• **Given information**
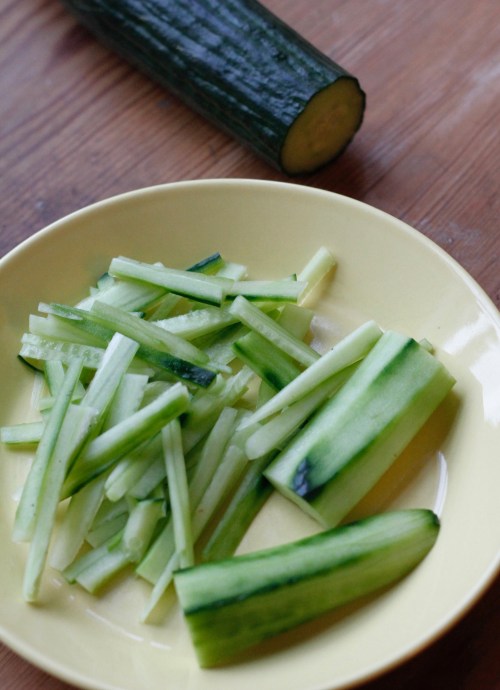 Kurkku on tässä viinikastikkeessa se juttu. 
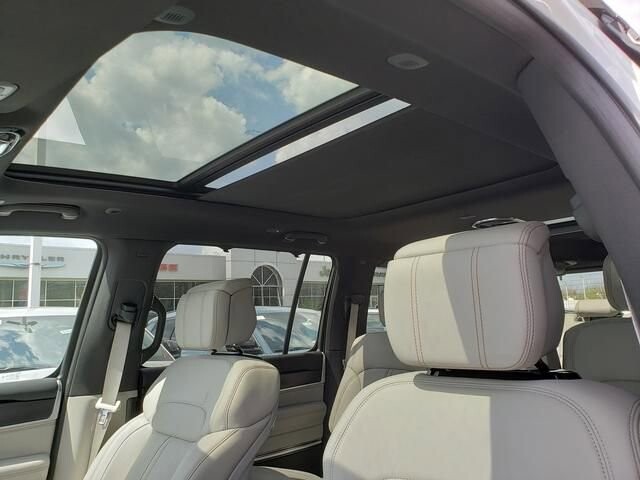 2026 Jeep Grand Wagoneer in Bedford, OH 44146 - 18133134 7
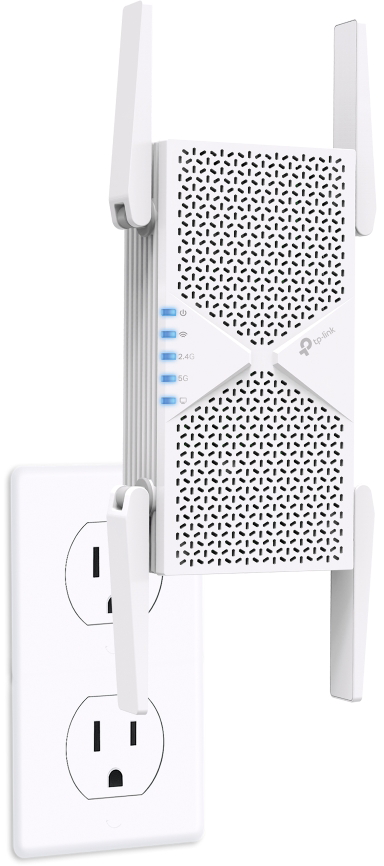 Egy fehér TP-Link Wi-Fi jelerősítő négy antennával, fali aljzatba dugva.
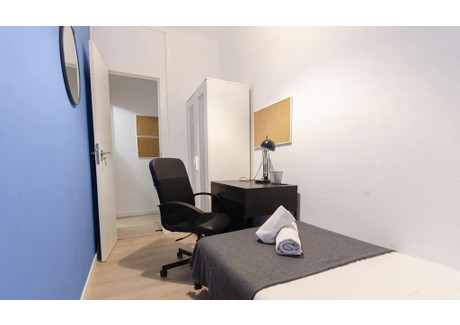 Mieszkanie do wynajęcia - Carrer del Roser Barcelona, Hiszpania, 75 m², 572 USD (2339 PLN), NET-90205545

• **What is required**
Omit the pictures and output all remaining material exactly.

• **Exercise response**
 Kurkku on tässä viinikastikkeessa se juttu. 
 2026 Jeep Grand Wagoneer in Bedford, OH 44146 - 18133134 7
 Egy fehér TP-Link Wi-Fi jelerősítő négy antennával, fali aljzatba dugva.
 Mieszkanie do wynajęcia - Carrer del Roser Barcelona, Hiszpania, 75 m², 572 USD (2339 PLN), NET-90205545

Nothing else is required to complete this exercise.